— BEGIN —

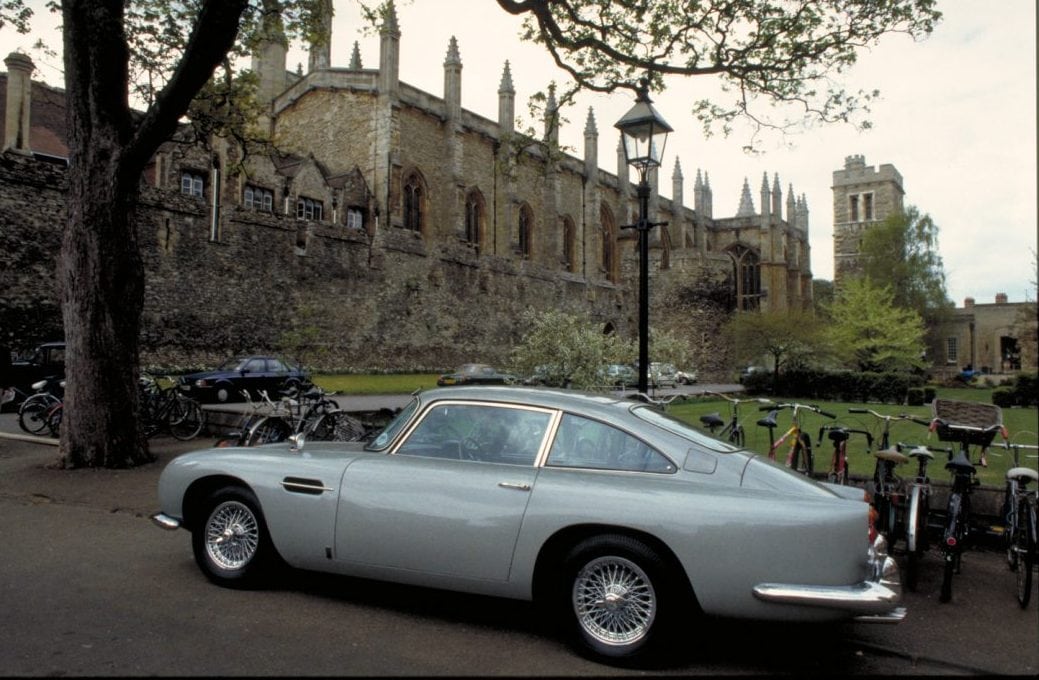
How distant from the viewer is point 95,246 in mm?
8555

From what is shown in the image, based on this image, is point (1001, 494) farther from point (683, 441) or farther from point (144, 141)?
point (144, 141)

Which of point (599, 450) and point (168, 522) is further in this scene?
point (168, 522)

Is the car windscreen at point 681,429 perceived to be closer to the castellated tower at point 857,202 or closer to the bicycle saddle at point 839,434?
the bicycle saddle at point 839,434

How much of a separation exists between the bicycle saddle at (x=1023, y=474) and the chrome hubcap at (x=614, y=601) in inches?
114

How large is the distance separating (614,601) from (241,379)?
1638 cm

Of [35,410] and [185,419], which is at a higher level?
[35,410]

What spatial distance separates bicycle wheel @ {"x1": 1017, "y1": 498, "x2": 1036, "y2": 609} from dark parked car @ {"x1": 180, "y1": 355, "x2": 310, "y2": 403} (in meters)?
14.8

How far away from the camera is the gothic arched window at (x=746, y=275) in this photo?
6241 centimetres

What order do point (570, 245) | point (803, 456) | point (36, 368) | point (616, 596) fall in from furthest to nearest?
point (570, 245) < point (36, 368) < point (803, 456) < point (616, 596)

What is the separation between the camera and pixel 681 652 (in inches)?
132

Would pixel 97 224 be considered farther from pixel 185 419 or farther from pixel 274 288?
pixel 274 288

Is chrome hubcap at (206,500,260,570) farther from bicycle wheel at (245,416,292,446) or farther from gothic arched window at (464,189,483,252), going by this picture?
gothic arched window at (464,189,483,252)

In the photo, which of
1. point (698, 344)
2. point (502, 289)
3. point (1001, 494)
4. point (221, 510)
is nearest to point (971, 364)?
point (698, 344)

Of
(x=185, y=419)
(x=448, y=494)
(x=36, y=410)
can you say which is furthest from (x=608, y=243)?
(x=448, y=494)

— END —

# [Do this]
Rewrite every row above with "chrome hubcap" replaced by "silver hubcap" throughout, keeping everything else unchanged, and leave out the pictures.

# [Correct answer]
How distant from the viewer is point 95,246 in mm?
8555

From what is shown in the image, based on this image, is point (1001, 494) farther from point (683, 441) or farther from point (144, 141)?
point (144, 141)

Which of point (599, 450) and point (168, 522) is further in this scene?
point (168, 522)

Is the car windscreen at point 681,429 perceived to be closer to the castellated tower at point 857,202 or closer to the bicycle saddle at point 839,434?
the bicycle saddle at point 839,434

How much of a separation exists between the bicycle saddle at (x=1023, y=474) and the silver hubcap at (x=614, y=601) in inches?
114

How large is the distance separating (614,601) from (241,379)?
1638 cm

Of [35,410] and [185,419], which is at a higher level?
[35,410]

What spatial distance separates bicycle wheel @ {"x1": 1017, "y1": 498, "x2": 1036, "y2": 609} from dark parked car @ {"x1": 180, "y1": 355, "x2": 310, "y2": 403} (in meters)?
14.8

How far away from the camera is the gothic arched window at (x=746, y=275) in this photo?
6241 centimetres

What order do point (570, 245) | point (803, 456) | point (36, 368) | point (616, 596) fall in from furthest to nearest?
point (570, 245) < point (36, 368) < point (803, 456) < point (616, 596)

What is the separation between the camera and pixel 681 652 (in inches)?
132

Would pixel 97 224 be considered farther from pixel 185 419 or farther from pixel 274 288?
pixel 274 288

Is silver hubcap at (206,500,260,570) farther from bicycle wheel at (245,416,292,446) or farther from gothic arched window at (464,189,483,252), going by this picture?
gothic arched window at (464,189,483,252)

In the photo, which of
1. point (698, 344)
2. point (502, 289)
3. point (1001, 494)
4. point (221, 510)
is nearest to point (971, 364)?
point (698, 344)

Of
(x=185, y=419)
(x=448, y=494)
(x=36, y=410)
can you say which is furthest from (x=608, y=243)?
(x=448, y=494)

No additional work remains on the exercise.